Mich würden die neuen Features wie Express Gate und die EPU SIx Engine der neuen P5Q ASUS Boards interessieren.


----------



## pcgh_Daniel_M (8. Juli 2008)

Chris-W201-Fan am 25.06.2008 00:35 schrieb:
			
		

> n test von p43 bords gegen ihre p45 pendents wäre mal interessant gerade im hinblick auf den verzicht von CFx



Gute Idee, der Vergleich zwischen P45 und P43 war eigentlich schon für die Ausgabe 08/2008 geplant, leider funktionierte das Muster nicht. Wir holen den Test in einem der kommenden Hefte nach.




			
				LordWotan am 28.06.2008 23:46 schrieb:
			
		

> Ich würde mich über einen Test von Asus Maximus II Formula freuen.
> 
> Vor allen OC Eigenschaften mit QuadCore 6700.





			
				Raykert am 29.06.2008 09:14 schrieb:
			
		

> LordWotan am 28.06.2008 23:46 schrieb:
> 
> 
> 
> ...



Wir haben mittlerweile ein Muster vom Maximus II Formula - der Test folgt in der nächsten oder übernächsten Ausgabe.




			
				orca26 am 03.07.2008 11:39 schrieb:
			
		

> Lordac1 am 03.07.2008 11:34 schrieb:
> 
> 
> 
> ...





			
				orca26 am 06.07.2008 09:38 schrieb:
			
		

> Mich würden die neuen Features wie Express Gate und die EPU SIx Engine der neuen P5Q ASUS Boards interessieren.

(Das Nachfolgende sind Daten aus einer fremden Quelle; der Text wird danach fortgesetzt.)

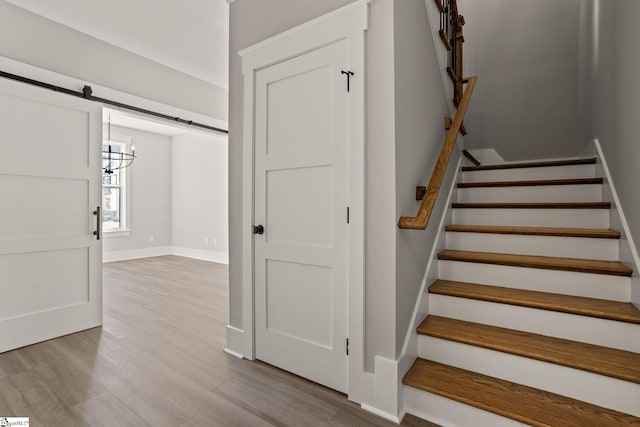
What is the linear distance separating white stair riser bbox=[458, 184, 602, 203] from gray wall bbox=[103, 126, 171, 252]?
656 centimetres

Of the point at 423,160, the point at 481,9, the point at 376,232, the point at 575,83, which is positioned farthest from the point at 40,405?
the point at 481,9

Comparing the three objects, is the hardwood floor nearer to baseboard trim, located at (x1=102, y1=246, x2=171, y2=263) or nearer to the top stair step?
the top stair step

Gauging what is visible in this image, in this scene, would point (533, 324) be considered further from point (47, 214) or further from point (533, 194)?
point (47, 214)

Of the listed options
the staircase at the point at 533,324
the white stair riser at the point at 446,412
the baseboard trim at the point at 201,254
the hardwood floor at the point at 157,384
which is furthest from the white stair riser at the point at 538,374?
the baseboard trim at the point at 201,254

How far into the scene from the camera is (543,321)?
182 centimetres

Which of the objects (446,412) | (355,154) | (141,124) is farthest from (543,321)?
(141,124)

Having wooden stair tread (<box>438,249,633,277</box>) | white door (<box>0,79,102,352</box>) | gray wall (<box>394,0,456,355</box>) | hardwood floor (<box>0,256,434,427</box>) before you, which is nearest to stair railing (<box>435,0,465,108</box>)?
gray wall (<box>394,0,456,355</box>)

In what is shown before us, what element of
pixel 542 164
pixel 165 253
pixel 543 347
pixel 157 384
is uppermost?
pixel 542 164

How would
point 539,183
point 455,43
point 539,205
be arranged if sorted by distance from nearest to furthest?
point 539,205 < point 539,183 < point 455,43

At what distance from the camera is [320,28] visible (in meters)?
2.00

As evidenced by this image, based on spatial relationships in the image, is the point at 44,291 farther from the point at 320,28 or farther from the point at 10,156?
the point at 320,28

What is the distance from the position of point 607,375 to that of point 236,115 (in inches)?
107

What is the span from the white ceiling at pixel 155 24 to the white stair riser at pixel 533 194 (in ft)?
9.17

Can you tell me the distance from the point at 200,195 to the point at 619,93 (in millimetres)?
6646
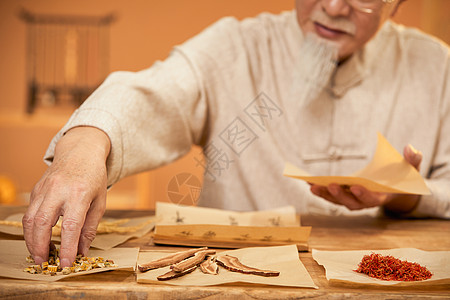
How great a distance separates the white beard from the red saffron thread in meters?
0.86

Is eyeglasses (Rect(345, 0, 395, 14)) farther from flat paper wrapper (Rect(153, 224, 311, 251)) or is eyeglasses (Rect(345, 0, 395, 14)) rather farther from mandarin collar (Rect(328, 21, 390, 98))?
flat paper wrapper (Rect(153, 224, 311, 251))

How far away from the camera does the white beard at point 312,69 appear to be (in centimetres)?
157

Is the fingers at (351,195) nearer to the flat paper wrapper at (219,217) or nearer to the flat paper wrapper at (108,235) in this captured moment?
the flat paper wrapper at (219,217)

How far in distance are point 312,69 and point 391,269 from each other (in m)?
0.93

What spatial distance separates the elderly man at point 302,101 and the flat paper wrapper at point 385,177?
0.24 m

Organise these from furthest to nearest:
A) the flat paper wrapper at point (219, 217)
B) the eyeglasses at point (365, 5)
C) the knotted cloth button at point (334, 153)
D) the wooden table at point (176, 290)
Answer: the knotted cloth button at point (334, 153), the eyeglasses at point (365, 5), the flat paper wrapper at point (219, 217), the wooden table at point (176, 290)

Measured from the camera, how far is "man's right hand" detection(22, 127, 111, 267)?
825mm

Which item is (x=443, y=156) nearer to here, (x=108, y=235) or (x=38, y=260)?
(x=108, y=235)

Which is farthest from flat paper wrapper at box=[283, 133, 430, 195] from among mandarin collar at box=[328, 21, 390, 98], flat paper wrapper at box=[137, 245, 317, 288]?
mandarin collar at box=[328, 21, 390, 98]

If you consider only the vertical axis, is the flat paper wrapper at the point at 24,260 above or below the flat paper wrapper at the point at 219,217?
above

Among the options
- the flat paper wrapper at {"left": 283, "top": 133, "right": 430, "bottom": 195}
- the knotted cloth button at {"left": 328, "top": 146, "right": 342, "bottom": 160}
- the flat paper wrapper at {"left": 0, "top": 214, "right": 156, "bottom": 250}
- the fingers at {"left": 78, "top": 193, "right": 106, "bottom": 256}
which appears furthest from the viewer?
the knotted cloth button at {"left": 328, "top": 146, "right": 342, "bottom": 160}

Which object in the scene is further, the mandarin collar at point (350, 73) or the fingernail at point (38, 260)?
the mandarin collar at point (350, 73)

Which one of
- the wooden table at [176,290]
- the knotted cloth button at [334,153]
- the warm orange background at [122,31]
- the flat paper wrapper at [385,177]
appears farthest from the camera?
the warm orange background at [122,31]

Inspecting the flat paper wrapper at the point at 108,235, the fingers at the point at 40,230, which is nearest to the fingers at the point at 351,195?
the flat paper wrapper at the point at 108,235
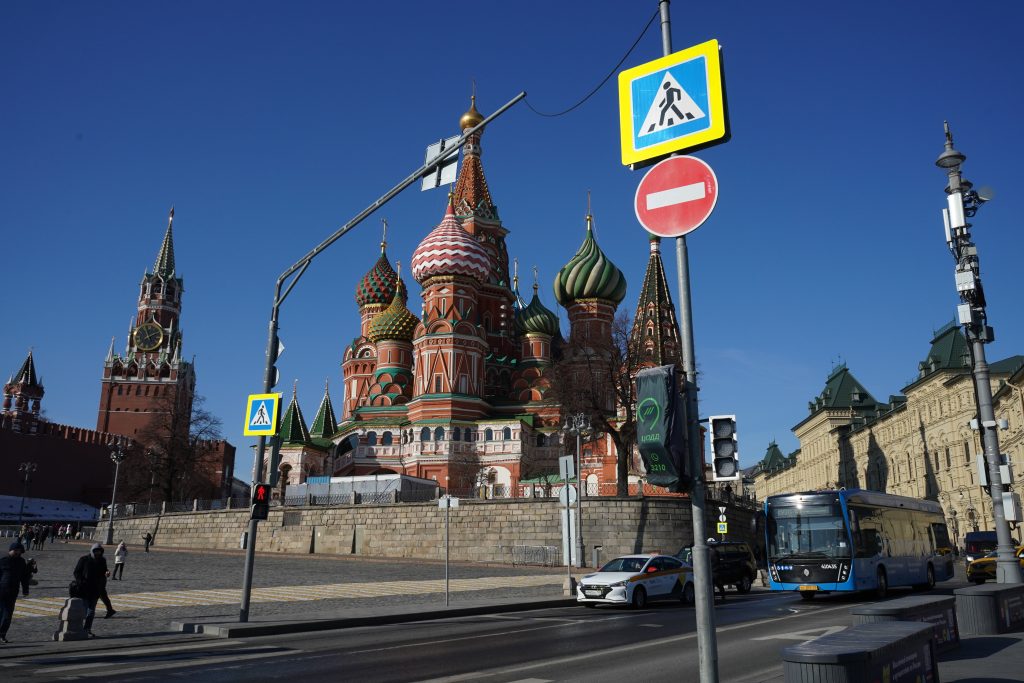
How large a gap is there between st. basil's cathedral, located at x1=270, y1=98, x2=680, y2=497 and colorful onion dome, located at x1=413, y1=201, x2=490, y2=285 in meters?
0.10

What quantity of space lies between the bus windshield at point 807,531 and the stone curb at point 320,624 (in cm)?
726

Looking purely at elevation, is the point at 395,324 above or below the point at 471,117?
below

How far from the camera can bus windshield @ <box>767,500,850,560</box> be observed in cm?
1981

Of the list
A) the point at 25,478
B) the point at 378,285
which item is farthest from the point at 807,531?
the point at 25,478

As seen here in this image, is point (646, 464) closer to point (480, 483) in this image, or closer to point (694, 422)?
point (694, 422)

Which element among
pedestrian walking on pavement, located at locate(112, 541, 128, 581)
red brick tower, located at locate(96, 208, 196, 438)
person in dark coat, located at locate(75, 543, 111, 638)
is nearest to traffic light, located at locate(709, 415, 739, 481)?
person in dark coat, located at locate(75, 543, 111, 638)

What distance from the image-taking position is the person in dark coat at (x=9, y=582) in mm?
12555

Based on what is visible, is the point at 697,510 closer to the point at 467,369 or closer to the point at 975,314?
the point at 975,314

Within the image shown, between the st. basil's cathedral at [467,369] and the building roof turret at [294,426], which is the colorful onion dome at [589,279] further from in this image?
the building roof turret at [294,426]

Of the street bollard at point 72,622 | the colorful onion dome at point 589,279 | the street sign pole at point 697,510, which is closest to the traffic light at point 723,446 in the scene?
the street sign pole at point 697,510

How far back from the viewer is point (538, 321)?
2714 inches

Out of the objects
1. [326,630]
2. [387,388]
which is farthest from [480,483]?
[326,630]

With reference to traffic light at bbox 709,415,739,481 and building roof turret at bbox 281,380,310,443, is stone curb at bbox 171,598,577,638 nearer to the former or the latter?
traffic light at bbox 709,415,739,481

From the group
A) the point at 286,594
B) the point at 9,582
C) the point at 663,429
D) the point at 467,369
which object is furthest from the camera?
the point at 467,369
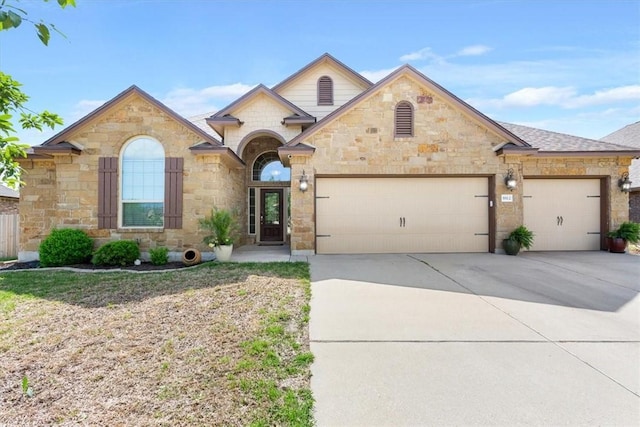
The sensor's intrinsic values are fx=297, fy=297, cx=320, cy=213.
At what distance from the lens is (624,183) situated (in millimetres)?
9758

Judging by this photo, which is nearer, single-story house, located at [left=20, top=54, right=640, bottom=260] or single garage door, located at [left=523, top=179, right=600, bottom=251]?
single-story house, located at [left=20, top=54, right=640, bottom=260]

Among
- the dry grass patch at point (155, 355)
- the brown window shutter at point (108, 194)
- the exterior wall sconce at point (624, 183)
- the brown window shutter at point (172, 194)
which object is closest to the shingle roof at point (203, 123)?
the brown window shutter at point (172, 194)

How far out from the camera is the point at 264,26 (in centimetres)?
988

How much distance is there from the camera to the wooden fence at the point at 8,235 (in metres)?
10.3

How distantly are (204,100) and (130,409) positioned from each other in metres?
21.9

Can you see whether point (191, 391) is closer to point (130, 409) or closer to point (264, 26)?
point (130, 409)

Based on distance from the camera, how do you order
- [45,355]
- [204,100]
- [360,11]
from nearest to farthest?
[45,355] → [360,11] → [204,100]

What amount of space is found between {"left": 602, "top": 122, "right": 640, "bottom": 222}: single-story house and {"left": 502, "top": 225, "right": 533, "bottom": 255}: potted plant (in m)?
7.32

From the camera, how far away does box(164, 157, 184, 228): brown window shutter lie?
28.7 ft

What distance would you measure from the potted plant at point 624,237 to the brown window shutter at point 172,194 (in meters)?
13.7

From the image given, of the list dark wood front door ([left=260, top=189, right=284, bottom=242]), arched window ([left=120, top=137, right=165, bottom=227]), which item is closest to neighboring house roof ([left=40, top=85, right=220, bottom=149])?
arched window ([left=120, top=137, right=165, bottom=227])

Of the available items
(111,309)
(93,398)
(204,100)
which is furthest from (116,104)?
(204,100)

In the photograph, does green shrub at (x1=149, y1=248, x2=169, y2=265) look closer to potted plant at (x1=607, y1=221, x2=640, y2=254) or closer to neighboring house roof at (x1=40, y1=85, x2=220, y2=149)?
neighboring house roof at (x1=40, y1=85, x2=220, y2=149)

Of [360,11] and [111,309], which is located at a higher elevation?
[360,11]
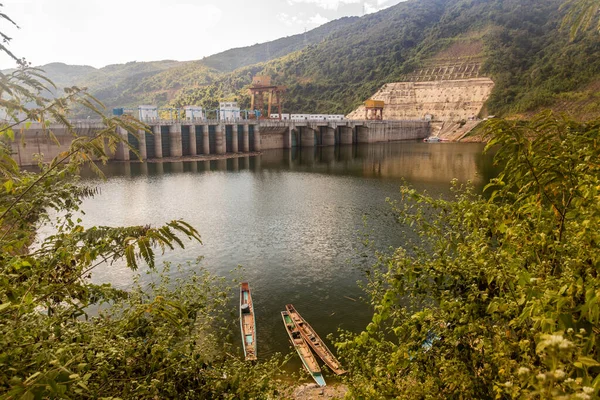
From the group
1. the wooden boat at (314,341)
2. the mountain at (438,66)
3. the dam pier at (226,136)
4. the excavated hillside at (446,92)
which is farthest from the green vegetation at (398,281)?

In der aktuellen Ausgabe testen wir das P5Q Deluxe (140 Euro) samt Express Gate und der neuen EPU-TEchnik sowie das P5Q Pro (95 Euro).




			
				Rod-Y-ler am 03.07.2008 14:40 schrieb:
			
		

> Gibt es mittlerweile neuigkeiten zu Boards mit EFi?
> MSI hatte ja schon anfang des Jahres Boards mit efi angekündigt. Mehr hat man aber auch nicht gehört.
> Da würde ich gerne mal einen Test von sehen (vorausgesetzt man bekommt sie schon irgendwo)
> 
> Gruß



Leider gibt es zu Efi-Boards noch keine neuen Infos.


----------



## noXare (8. Juli 2008)

Die DFI Produktpalette wäre mal ganz interessant.
Beispielsweise das DFI Lanparty UT X48-T2R sowie ein entsprechendes P45 Pendant. (Besonders die P45 Micro-ATX Platine von DFI, welche ihr im aktuellen Heft auf Seite 14 abgebildet habt, da es zurzeit keine vernünftigen High-End Platinen für in Cube-PCs gibt)
Ausserdem wird DFI ja gerade bei Übertaktern hoch gelobt.
Wäre doch mal interessant zu wissen, ob es in dieser Hinsicht wirklich besser ist als etwa das Gigabyte GA-X48-DQ6 bzw. Asus Rampage Formula ist.   

Ebenfalls interessant wäre das Foxconn BlackOps.


----------



## orca26 (9. Juli 2008)

> In der aktuellen Ausgabe testen wir das P5Q Deluxe (140 Euro) samt Express Gate und der neuen EPU-TEchnik sowie das P5Q Pro (95 Euro).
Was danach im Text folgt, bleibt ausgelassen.